Photography Asked by Alaa Osman on July 25, 2021
I found a picture from my camera archive 2012, which I need explanation about. It looks like either something happened to the camera or a certain light was captured.
This looks like flare from the lens. This happen when the light source is close to the angle of view of your lens.
Lens flare refers to a phenomenon wherein light is scattered or flared in a lens system, often in response to a bright light, producing a sometimes undesirable artifact within the image. This happens through light scattered by the imaging mechanism itself, for example through internal reflection and scattering from material imperfections in the lens. Lenses with large numbers of elements such as zooms tend to exhibit greater lens flare, as they contain a relatively large number of interfaces at which internal scattering may occur. These mechanisms differ from the focused image generation mechanism, which depends on rays from the refraction of light from the subject itself.
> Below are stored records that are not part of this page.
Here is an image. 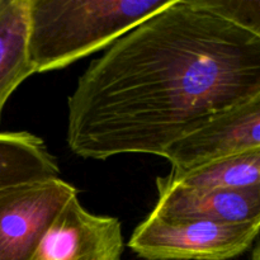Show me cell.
Instances as JSON below:
<instances>
[{"label":"cell","mask_w":260,"mask_h":260,"mask_svg":"<svg viewBox=\"0 0 260 260\" xmlns=\"http://www.w3.org/2000/svg\"><path fill=\"white\" fill-rule=\"evenodd\" d=\"M173 0H29L28 53L35 74L107 48Z\"/></svg>","instance_id":"7a4b0ae2"},{"label":"cell","mask_w":260,"mask_h":260,"mask_svg":"<svg viewBox=\"0 0 260 260\" xmlns=\"http://www.w3.org/2000/svg\"><path fill=\"white\" fill-rule=\"evenodd\" d=\"M258 222H164L147 216L132 233L128 246L146 260H229L255 244Z\"/></svg>","instance_id":"3957f363"},{"label":"cell","mask_w":260,"mask_h":260,"mask_svg":"<svg viewBox=\"0 0 260 260\" xmlns=\"http://www.w3.org/2000/svg\"><path fill=\"white\" fill-rule=\"evenodd\" d=\"M78 190L61 178L0 189V260H33L41 241Z\"/></svg>","instance_id":"277c9868"},{"label":"cell","mask_w":260,"mask_h":260,"mask_svg":"<svg viewBox=\"0 0 260 260\" xmlns=\"http://www.w3.org/2000/svg\"><path fill=\"white\" fill-rule=\"evenodd\" d=\"M251 260H260V251H259V244H254L253 253H251Z\"/></svg>","instance_id":"7c38bea8"},{"label":"cell","mask_w":260,"mask_h":260,"mask_svg":"<svg viewBox=\"0 0 260 260\" xmlns=\"http://www.w3.org/2000/svg\"><path fill=\"white\" fill-rule=\"evenodd\" d=\"M123 249L118 218L89 212L75 196L50 226L33 260H123Z\"/></svg>","instance_id":"8992f818"},{"label":"cell","mask_w":260,"mask_h":260,"mask_svg":"<svg viewBox=\"0 0 260 260\" xmlns=\"http://www.w3.org/2000/svg\"><path fill=\"white\" fill-rule=\"evenodd\" d=\"M206 3L223 17L260 33L259 0H206Z\"/></svg>","instance_id":"8fae6325"},{"label":"cell","mask_w":260,"mask_h":260,"mask_svg":"<svg viewBox=\"0 0 260 260\" xmlns=\"http://www.w3.org/2000/svg\"><path fill=\"white\" fill-rule=\"evenodd\" d=\"M52 178H60V168L41 137L0 132V189Z\"/></svg>","instance_id":"30bf717a"},{"label":"cell","mask_w":260,"mask_h":260,"mask_svg":"<svg viewBox=\"0 0 260 260\" xmlns=\"http://www.w3.org/2000/svg\"><path fill=\"white\" fill-rule=\"evenodd\" d=\"M29 0H0V121L18 86L35 74L28 53Z\"/></svg>","instance_id":"ba28073f"},{"label":"cell","mask_w":260,"mask_h":260,"mask_svg":"<svg viewBox=\"0 0 260 260\" xmlns=\"http://www.w3.org/2000/svg\"><path fill=\"white\" fill-rule=\"evenodd\" d=\"M157 202L149 213L164 222L246 223L260 221V188L188 190L156 188Z\"/></svg>","instance_id":"52a82bcc"},{"label":"cell","mask_w":260,"mask_h":260,"mask_svg":"<svg viewBox=\"0 0 260 260\" xmlns=\"http://www.w3.org/2000/svg\"><path fill=\"white\" fill-rule=\"evenodd\" d=\"M156 188L205 192L260 188V151L235 155L187 172L172 170L167 177L157 178Z\"/></svg>","instance_id":"9c48e42d"},{"label":"cell","mask_w":260,"mask_h":260,"mask_svg":"<svg viewBox=\"0 0 260 260\" xmlns=\"http://www.w3.org/2000/svg\"><path fill=\"white\" fill-rule=\"evenodd\" d=\"M260 96V33L206 0H173L106 48L68 99L66 142L83 159L162 156L222 109Z\"/></svg>","instance_id":"6da1fadb"},{"label":"cell","mask_w":260,"mask_h":260,"mask_svg":"<svg viewBox=\"0 0 260 260\" xmlns=\"http://www.w3.org/2000/svg\"><path fill=\"white\" fill-rule=\"evenodd\" d=\"M260 151V96L212 114L167 147L162 157L173 172Z\"/></svg>","instance_id":"5b68a950"}]
</instances>
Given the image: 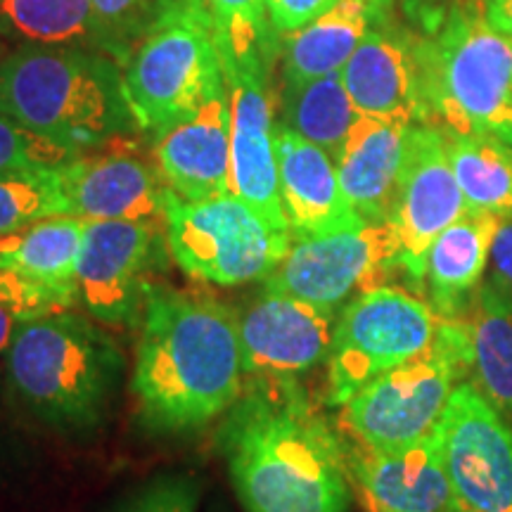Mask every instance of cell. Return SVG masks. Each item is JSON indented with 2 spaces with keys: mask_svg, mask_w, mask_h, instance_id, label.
Masks as SVG:
<instances>
[{
  "mask_svg": "<svg viewBox=\"0 0 512 512\" xmlns=\"http://www.w3.org/2000/svg\"><path fill=\"white\" fill-rule=\"evenodd\" d=\"M216 446L245 512H349L344 437L299 380L247 377Z\"/></svg>",
  "mask_w": 512,
  "mask_h": 512,
  "instance_id": "obj_1",
  "label": "cell"
},
{
  "mask_svg": "<svg viewBox=\"0 0 512 512\" xmlns=\"http://www.w3.org/2000/svg\"><path fill=\"white\" fill-rule=\"evenodd\" d=\"M358 112L344 88L342 74H328L320 79L283 86L280 91L278 124L302 136L309 143L323 147L332 159L339 157Z\"/></svg>",
  "mask_w": 512,
  "mask_h": 512,
  "instance_id": "obj_27",
  "label": "cell"
},
{
  "mask_svg": "<svg viewBox=\"0 0 512 512\" xmlns=\"http://www.w3.org/2000/svg\"><path fill=\"white\" fill-rule=\"evenodd\" d=\"M467 211L512 219V143L489 133L444 131Z\"/></svg>",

Flare manifests itself in two ways: as visible artifacts, and as a haze across the image. The haze makes the image look "washed out" by reducing contrast and color saturation (adding light to dark image regions, and adding white to saturated regions, reducing their saturation). Visible artifacts, usually in the shape of the lens iris, are formed when light follows a pathway through the lens that contains one or more reflections from the lens surfaces.
From the observation of @xenoid it can be also caused by water drop on the front element of lens.
Answered by Romeo Ninov on July 25, 2021
It looks like a caustic, a shape that is produced by refraction of bright light at curved surfaces, most prominently when curved in more than one axis. Glasses filled with a clear liquid frequently show such effects, but even an empty drinking glass or bowl can do so.
To me it does not look like a lens flare at all. Most importantly you can see the shape conform to the recesses in the wall or ceiling.
Addendum: It might be produced by reflection from a strongly curved surface as well.